As Ross talks, he is sitting in a conference room in his Mercer Street offices. Debra Sanders, his longtime director of marketing, is at his side. Sanders is one of the employees who followed Ross from National Signs, the first company he built up from that $200 start.
When they reminisce about older projects, it mostly centers on problems or issues they encountered that led to future improvements. Such as hiding all the light switches. This has become something of a Ross signature. Step into one of his custom spec mansions and try and find the light switches; you’ll need a while.
Ross abhors unsightly elements, such as switches. So he makes them blend in. Curved walls and windows that disappear into walls are other fixtures of his company’s homes. Fog-less mirrors built into the showers (to make shaving in the shower much easier) might be Ross’ personal favorite, though.
“I wish I’d thought of this when I designed my own home,” he says.
The Monroe — a striking seven-story mid-rise with fewer than 10 condos — brings those type of touches to a larger scale. An Al Ross high-rise would go even higher, while attempting to maintain that same sense of distinctiveness.
For Ross, closets and bathrooms have never been more important than they are today.
“These have to be fantastic environments for the owners,” Ross says. “Master bathrooms have to be luxurious and over-the-top.”

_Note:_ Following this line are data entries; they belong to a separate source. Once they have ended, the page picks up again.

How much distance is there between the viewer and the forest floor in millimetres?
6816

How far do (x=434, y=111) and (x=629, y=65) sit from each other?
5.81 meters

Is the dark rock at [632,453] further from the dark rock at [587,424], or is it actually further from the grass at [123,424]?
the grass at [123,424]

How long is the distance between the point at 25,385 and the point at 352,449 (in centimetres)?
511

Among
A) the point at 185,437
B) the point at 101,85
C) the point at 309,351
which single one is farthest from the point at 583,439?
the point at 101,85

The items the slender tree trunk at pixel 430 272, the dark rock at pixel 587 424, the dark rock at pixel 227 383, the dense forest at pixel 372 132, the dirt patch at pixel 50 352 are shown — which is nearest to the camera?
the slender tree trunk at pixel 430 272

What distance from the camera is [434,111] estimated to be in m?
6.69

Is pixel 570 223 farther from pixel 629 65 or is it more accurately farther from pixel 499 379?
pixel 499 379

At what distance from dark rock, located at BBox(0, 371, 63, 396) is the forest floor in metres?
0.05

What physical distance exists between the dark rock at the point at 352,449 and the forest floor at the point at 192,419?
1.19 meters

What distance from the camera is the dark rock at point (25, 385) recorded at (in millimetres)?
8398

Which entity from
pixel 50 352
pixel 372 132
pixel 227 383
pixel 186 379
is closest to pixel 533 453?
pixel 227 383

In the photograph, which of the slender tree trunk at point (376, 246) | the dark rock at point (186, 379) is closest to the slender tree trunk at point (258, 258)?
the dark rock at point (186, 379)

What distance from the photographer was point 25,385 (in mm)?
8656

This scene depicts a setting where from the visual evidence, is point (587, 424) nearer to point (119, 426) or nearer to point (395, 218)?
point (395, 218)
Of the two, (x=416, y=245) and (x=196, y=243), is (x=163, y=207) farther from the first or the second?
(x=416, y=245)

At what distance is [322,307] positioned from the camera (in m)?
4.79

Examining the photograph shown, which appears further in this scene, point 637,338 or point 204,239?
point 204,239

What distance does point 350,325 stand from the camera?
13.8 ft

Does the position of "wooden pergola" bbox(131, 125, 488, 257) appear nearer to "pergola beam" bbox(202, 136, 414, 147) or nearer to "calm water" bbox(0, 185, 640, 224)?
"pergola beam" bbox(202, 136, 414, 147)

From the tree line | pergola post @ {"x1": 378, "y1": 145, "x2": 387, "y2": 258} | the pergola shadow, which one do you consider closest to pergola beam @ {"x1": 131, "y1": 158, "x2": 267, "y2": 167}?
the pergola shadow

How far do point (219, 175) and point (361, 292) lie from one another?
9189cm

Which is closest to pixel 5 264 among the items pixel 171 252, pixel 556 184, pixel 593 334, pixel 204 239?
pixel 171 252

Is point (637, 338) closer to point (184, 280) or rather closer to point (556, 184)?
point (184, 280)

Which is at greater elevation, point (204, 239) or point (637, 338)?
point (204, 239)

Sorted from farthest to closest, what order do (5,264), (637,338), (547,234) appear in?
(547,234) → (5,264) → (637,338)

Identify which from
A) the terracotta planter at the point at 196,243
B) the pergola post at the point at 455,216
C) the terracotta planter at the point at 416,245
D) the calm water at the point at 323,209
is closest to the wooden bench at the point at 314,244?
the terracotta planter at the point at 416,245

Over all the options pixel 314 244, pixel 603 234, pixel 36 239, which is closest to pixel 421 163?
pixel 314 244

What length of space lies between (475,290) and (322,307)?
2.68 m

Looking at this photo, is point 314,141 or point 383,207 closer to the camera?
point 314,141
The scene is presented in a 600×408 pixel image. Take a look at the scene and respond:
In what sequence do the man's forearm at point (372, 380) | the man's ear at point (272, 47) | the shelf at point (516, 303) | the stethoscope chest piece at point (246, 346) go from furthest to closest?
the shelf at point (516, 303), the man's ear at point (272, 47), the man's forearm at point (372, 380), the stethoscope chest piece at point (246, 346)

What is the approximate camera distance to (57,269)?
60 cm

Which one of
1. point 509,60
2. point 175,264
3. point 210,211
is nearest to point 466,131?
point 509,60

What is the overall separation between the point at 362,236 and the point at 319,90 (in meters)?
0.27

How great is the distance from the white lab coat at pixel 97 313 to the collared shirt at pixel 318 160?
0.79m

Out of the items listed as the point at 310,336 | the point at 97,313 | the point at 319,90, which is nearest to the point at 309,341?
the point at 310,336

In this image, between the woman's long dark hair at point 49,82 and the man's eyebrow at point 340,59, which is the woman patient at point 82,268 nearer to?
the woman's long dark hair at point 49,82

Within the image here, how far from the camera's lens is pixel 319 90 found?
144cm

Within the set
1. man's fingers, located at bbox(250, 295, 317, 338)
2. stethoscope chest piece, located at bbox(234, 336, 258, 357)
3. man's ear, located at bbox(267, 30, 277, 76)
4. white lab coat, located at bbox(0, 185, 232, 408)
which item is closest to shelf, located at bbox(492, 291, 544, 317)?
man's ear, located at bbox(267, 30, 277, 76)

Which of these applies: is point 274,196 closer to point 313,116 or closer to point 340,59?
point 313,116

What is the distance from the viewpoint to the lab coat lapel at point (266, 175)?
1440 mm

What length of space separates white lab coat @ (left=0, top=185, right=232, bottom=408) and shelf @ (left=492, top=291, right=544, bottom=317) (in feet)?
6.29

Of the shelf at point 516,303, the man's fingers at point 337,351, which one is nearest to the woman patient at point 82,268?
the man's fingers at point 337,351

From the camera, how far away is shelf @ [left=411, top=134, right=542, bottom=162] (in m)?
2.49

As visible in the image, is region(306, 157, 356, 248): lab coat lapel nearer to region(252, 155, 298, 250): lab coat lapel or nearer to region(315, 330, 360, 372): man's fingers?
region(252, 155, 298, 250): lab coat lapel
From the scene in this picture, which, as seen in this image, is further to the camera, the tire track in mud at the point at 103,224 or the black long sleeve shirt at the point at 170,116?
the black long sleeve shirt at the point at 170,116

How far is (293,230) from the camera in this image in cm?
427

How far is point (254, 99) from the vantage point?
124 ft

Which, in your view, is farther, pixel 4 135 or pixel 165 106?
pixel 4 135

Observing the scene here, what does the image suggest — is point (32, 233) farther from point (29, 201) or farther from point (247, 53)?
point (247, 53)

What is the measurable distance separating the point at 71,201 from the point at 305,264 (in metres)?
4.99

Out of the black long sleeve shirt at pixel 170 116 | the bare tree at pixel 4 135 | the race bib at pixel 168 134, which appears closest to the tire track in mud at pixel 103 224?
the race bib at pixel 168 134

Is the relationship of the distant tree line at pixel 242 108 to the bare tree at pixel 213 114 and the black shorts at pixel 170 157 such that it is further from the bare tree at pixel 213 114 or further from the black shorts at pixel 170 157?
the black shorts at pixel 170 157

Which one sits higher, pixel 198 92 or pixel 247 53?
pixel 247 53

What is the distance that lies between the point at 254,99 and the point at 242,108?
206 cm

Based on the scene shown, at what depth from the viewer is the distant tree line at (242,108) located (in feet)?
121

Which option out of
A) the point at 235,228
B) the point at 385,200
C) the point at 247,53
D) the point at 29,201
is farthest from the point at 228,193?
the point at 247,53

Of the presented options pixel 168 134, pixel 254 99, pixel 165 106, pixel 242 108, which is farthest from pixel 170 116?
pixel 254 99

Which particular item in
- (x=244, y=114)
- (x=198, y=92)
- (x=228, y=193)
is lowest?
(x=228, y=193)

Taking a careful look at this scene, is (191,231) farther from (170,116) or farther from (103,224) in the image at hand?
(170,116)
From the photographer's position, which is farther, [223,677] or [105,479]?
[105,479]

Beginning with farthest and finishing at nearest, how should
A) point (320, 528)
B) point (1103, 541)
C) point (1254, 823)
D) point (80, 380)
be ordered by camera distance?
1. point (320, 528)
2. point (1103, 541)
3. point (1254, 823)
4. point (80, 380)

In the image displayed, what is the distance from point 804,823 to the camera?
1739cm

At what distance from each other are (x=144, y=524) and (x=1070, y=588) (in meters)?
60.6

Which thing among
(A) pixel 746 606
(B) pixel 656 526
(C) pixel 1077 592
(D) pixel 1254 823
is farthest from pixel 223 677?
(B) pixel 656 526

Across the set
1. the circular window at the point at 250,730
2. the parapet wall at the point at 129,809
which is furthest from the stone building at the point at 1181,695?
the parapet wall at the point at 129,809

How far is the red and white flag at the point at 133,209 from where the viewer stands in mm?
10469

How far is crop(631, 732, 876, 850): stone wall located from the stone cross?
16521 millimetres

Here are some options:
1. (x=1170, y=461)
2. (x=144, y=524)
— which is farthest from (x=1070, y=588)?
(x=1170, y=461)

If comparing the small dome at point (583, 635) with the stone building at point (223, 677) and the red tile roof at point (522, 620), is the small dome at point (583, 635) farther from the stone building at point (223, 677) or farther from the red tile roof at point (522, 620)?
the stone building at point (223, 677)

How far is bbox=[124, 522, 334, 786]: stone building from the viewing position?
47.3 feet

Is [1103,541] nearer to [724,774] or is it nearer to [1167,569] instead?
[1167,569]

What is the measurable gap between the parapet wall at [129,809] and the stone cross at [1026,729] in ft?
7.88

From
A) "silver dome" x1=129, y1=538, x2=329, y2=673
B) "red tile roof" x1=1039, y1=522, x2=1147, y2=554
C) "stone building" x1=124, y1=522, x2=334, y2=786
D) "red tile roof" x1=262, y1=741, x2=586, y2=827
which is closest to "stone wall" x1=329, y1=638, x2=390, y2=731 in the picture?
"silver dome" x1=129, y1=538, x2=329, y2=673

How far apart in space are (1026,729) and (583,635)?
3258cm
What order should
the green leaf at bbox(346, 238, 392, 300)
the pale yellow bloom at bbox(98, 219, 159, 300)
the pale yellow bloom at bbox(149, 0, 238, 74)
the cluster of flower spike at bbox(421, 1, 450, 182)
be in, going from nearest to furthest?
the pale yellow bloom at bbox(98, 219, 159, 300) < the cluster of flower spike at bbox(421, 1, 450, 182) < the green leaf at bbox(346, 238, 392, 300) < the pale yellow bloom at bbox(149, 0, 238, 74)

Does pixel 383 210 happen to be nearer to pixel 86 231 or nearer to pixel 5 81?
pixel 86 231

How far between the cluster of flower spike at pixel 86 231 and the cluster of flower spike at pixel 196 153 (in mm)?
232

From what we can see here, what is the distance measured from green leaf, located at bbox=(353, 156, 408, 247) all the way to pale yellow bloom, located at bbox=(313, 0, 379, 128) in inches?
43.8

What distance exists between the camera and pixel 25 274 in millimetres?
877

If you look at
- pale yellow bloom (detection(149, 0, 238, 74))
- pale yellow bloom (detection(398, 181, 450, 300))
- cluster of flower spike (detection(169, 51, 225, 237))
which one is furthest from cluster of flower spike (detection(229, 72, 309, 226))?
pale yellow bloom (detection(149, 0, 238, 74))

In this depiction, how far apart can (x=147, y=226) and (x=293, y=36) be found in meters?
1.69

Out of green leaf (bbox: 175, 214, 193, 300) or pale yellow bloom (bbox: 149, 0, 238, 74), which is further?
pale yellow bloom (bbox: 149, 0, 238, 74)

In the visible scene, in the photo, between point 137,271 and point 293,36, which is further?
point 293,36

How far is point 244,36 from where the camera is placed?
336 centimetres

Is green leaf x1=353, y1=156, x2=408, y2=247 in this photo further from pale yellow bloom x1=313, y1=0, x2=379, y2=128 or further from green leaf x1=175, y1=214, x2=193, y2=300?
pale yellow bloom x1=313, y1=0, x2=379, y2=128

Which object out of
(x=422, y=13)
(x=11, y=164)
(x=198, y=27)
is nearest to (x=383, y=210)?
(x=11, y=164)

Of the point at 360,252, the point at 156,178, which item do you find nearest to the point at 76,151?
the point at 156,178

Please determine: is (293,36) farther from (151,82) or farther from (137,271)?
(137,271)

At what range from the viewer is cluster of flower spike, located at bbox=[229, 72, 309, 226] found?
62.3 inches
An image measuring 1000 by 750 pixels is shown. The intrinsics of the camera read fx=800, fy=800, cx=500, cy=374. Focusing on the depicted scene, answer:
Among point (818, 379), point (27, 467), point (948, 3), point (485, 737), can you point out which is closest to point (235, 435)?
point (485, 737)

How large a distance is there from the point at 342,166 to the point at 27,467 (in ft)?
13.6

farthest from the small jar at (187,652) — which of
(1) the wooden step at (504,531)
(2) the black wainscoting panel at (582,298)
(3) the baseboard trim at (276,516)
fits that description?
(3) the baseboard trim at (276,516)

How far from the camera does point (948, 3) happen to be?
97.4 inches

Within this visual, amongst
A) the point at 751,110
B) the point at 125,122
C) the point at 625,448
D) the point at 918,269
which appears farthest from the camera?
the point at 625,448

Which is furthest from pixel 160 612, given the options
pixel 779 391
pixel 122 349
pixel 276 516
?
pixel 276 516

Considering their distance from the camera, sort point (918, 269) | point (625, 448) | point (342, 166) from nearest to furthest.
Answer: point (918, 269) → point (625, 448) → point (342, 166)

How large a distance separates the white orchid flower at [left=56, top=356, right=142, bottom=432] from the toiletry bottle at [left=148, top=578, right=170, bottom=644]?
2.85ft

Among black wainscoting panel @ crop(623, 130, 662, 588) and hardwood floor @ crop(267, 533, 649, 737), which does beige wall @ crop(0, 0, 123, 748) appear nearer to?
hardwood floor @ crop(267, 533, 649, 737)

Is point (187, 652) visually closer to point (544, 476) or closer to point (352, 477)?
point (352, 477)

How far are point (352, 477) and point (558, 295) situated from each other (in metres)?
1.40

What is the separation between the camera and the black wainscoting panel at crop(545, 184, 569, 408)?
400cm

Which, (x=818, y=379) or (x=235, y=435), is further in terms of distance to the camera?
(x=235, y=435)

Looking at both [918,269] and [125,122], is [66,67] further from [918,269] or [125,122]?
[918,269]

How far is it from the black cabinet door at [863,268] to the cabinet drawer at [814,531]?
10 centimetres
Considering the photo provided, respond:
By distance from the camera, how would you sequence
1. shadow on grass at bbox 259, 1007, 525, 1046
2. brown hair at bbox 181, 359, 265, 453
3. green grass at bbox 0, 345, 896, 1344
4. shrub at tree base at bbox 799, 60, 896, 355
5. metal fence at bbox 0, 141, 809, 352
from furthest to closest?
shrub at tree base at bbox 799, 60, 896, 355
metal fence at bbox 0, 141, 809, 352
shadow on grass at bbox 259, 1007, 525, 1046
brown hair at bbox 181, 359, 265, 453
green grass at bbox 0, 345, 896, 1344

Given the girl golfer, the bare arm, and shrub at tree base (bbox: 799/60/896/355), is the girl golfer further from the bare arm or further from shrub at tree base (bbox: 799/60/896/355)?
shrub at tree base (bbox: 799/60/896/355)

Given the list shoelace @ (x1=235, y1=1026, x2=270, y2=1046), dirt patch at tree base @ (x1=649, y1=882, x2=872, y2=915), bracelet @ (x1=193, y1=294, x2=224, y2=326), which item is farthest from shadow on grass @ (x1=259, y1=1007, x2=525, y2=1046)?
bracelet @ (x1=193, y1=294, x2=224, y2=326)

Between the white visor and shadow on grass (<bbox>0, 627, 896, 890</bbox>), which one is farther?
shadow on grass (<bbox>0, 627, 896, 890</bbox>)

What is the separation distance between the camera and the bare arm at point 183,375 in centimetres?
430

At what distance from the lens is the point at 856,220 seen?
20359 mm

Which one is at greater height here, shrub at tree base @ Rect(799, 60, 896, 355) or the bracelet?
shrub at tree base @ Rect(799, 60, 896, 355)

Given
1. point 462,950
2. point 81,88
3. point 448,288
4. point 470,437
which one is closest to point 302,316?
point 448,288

7 West Lane — one of the company’s homes under development — is representative of the typical home site Ross seeks out, and the atypical way he then crafts the new showcase property. It’s right in the heart of River Oaks, zoned to River Oaks Elementary School, and it’s a large home site (a three-quarter acre lot). Ross’ team is fully renovating the current home and turning it into the six-bedroom, six-and-a-half bath, three-car garage custom spec mansion that will sell for millions.
It’s like tricking out a car — only much classier and precise. Ross bets that his version of luxury will wow River Oaks power players — and so far he’s largely been right. While Al Ross Luxury Homes currently has a Memorial project under way, the firm usually fixates on River Oaks.
“It’s our sweet spot,” Ross says.
The Mansion Man smiles. When you’re trying to create luxury magic, you go to the center of Houston’s luxury universe. Flipping through future plans, future Al Ross creations, in that conference room, the man who had to leave his parents and childhood behind long before most of us had to sounds almost like an excited kid.
“With The Monroe, it was difficult finding lots to build single-family homes of this caliber,” Ross says. “So we went up. That’s what the future is for us. This city deserves world-class buildings like this. Other great cities have them. It’s a draw. People want to live in a special building.”
And the man who once built an empire by making signs stand out wants to help lead the way. Al Ross will be there, charging ahead, and making his own coffee.